### Badany tekst
* * * *
Usiadłem na miejscu i patrzyłem na walkę.
-
Znów zrobiłem unik wyskakując do przodu.
-
Pojawiłam się. Wyciągnęłam notes i sama zaczęłam rysować jakąś broń.
-
Pocisk (czy co to tam było xd) leciał prosto na mnie.
Zdążyłem zrobić unik.
-
-Kishan, celuj lepiej-burknąłem.
Uśmiechnął się i w następnej chwili zobaczyłem w jego oczach spojrzenie czarnego tygrysa.
-
Ożywiłam jeden dłuższy mieczyk. Następnie ożywiłam coś podobnego do manekina. Przyjęłam pozycję i zaczęłam nawalać mieczem manekina (xD)
-
Cofnąłem się gdy pazury rozcięły powietrze. Odskoczyłem przemieniając się w tygrysa.
-
Ożywiłam drugi miecz. Dwoma mieczami nawalałam manekina.
-
otoczyliśmy się w zwarciu.
-
Zostawiłam manekina. Usiadłam na swoim miejscu.
-
Warcząc i prychając co jakiś czas zadawaliśmy sobie rany/.
-
- Cudnie. Przydałby mi się zmiennokształt.. - mruknęłam i wyszłam na chwilę
-
Oglądałem co robią.
-
Zatrzymaliśmy się wreszcie dysząc. Kishan przygwożdżony do ziemi miał paskudną szramę biegnącą przez lewe oko.
-Wygrałem-uśmiechnąłem się puszczając go.
-
Weszłam.
- Cudnie. Mam czego chciałam. Teraz muszę się nauczyć używać tej mocy.
-
Usiadłem obok oglądając krwawiący obficie bok. Kishan znikł wraz z mieczami.
-
Westchnęłam. Sprawiłam, że manekin i miecze zniknęły.
-
Wyszedłem.
-
Pociągnąłem nosem.
-
Pomyślałam "tygrys". I nagle stałam się tygrysem.
-
Spojrzałem na Kim unosząc brwi. Powąchałem.Pachniała jak trzeba.
-
Zmieniłam się w siebie po chwili.
- Cudnie.. - wymamrotałam
-
-Co?-spytałem przeciągając dłonią po biegnącej tuż obok skroni bliźnie.
-
- Niee.. Nic.. - powiedziałam myśląc
-
Zamyśliłem się.
-
Westchnęłam. "Dobra.. Czyli Kimi będzie robiła kawały.." - pomyślałam ze śmiechem
-
Podniosłem się.
-
Spojrzałam na Rena.
-
-Kishan się poprawił-mruknąłem do Kim.-Cóż on miał czas na trening.
* * * *
### Sekcja danych

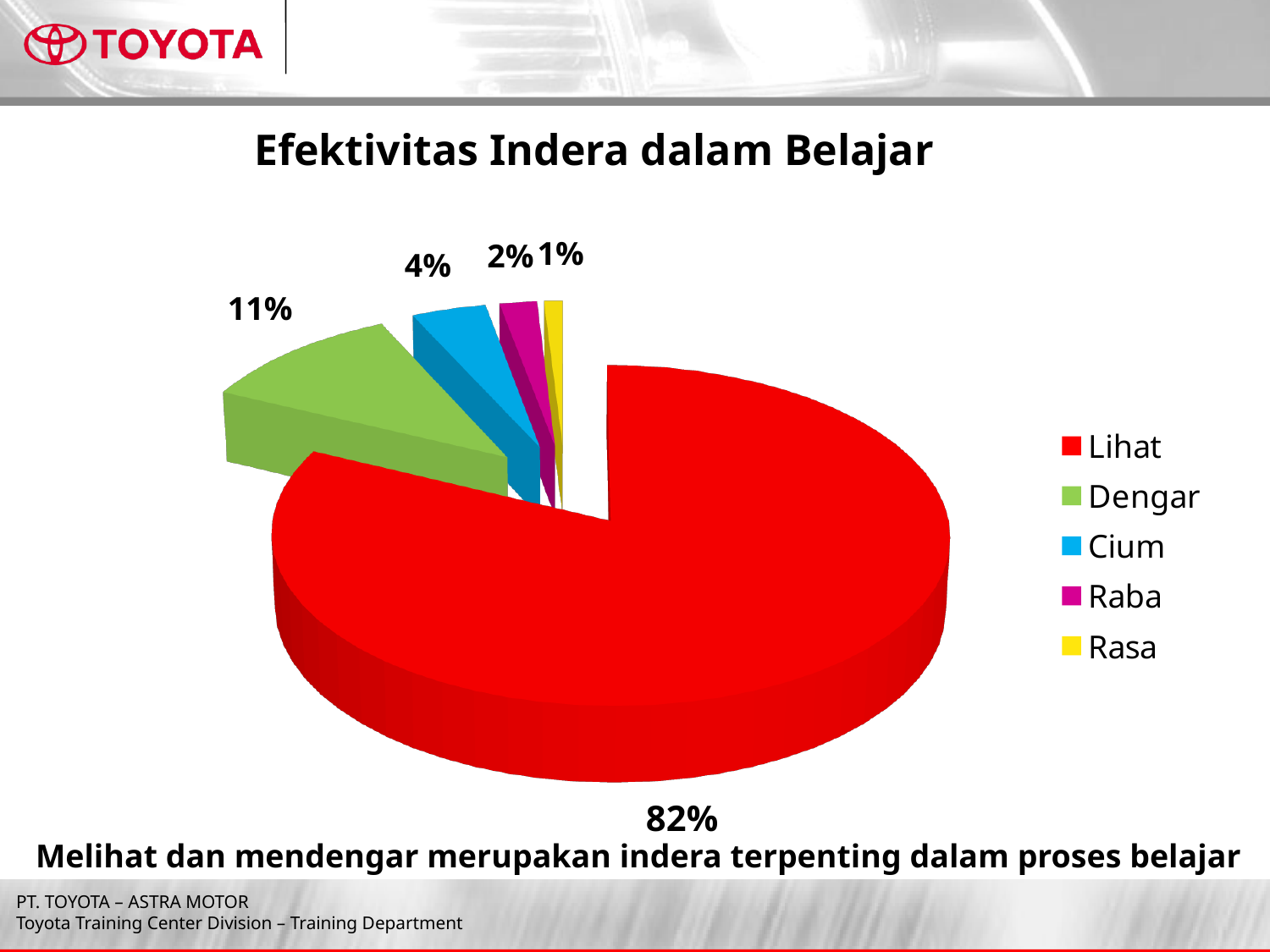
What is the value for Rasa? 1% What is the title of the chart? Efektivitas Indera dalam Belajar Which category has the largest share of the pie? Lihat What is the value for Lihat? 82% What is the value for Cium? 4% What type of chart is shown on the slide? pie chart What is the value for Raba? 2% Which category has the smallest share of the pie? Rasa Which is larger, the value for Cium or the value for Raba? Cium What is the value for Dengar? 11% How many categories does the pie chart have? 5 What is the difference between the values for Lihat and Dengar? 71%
* * * *
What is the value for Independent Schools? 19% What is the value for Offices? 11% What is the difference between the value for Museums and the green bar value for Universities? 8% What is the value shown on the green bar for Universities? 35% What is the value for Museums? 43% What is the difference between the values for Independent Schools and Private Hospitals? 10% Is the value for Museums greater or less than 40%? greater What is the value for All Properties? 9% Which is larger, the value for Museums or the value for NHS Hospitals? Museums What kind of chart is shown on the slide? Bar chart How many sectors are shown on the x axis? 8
* * * *
### Zadanie 1
Jaką ranę miał Kishan po zakończeniu walki opisanej w tekście o pojedynku z Kishanem?
### Zadanie 2
Podejmij tekst o pojedynku z Kishanem i poprowadź go dalej od jego ostatniego zdania.

### Twoja odpowiedź 1
Kishan miał paskudną szramę biegnącą przez lewe oko.

### Twoja odpowiedź 2
-
- Ech.. - westchnęłam
-
Przeciągnałem się z delikatnym uśmiechem.
-
Zmieniłam się w tygrysicę.
-
-Wiesz dziwnie się czuję kiedy ty jesteś tygrysem a ja człowiekiem.
-
- To czemu się nie zmienisz w tygrysa? - spytałam podchodząc do niego
-
-Racja-roześmiałem się i po chwili mój śmiech zmienił się w szorstki pomruk wielkiego białego tygrysa.
-
Spojrzałam na Rena. Na żarty przewróciłam go.
-
Wywinąłem się błyskawicznie stając obok.
-
- O ty.. - zaśmiałam się
-
-Oj ja-uśmiechnąłem się.
-
Zaśmiałam się.
-
Usiadłem machając ogonem.
-
Zmieniłam się w człowieka. Usiadłam obok Rena.
-
Pociągnąłem nosem. Przemieniłem się w człowieka i zakląłem. Przycisnąłem rękę do ramienia.
-Perfidny! Miał truciznę na pazurach.
-
- Nic ci nie jest? - spytałam z troską w głosie
-
-Nic, tylko ta rana nadal krwawi. Powinna być już blizna.
-
- W tym ci nie pomogę..
-
Wstałem.
-Mamy jakieś bandaże?-spytałem oglądając krew.
-
- Taak. - wiatrem przydmuchałam notes, narysowałam bandaż, ożywiłam go i podałam Dhirenowi
-
-Dzięki-owinąłem ramię zaciskając mocno.
-Powinno pomóc.
-
- Na pewno.. Przejdziemy się gdzieś? - spytałam
-
Skinąłem głową.
-
Wyszłam.
-
Wyszedłem.
-
Weszłam zdenerwowana.
Sev podbiegł do mnie.
- Kim.. Co się stało?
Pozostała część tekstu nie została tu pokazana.